I must be missing something then.
Let's say I (user id 17768) achieve Legendary status next tuesday, when my activity goes from 798 to 812. That means that:
799 <= 775 + conv(substr(sha1(concat('17768',secretSeed)), 1, 2), 16, 10) <= 812
24 <= conv(substr(sha1(concat('17768',secretSeed)), 1, 2), 16, 10) <= 37
0x18 <= substr(sha1(concat('17768',secretSeed)), 1, 2) <= 0x25
And by removing the substr(
, 1, 2) part we infer that secretSeed is either:
- some word such as sha1(concat('17768',secretSeed)) results in any hash starting with 18, or
- some word such as sha1(concat('17768',secretSeed)) results in any hash starting with 19, or
- some word such as sha1(concat('17768',secretSeed)) results in any hash starting with 1a, or
...
- some word such as sha1(concat('17768',secretSeed)) results in any hash starting with 25.

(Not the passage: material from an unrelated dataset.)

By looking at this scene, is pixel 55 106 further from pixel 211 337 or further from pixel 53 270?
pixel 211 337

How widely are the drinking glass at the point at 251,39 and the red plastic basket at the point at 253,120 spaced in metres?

And it isn't difficult to find those 14 possible seeds, right?
You can find one seed (or even many seeds) that will work for your particular user id, but you will not be any closer to finding the
. To do that, you need more information, but once you have enough information, it becomes a brute-forcing problem, which is not feasible.
Seeds that work for you do not necessarily work for others. If SHA1 is strong (which so far it has proven to be), then there should be only one seed that works for everyone, and that one seed is impossible to find without searching through all possible seeds, requiring an impossible amount of computing resources.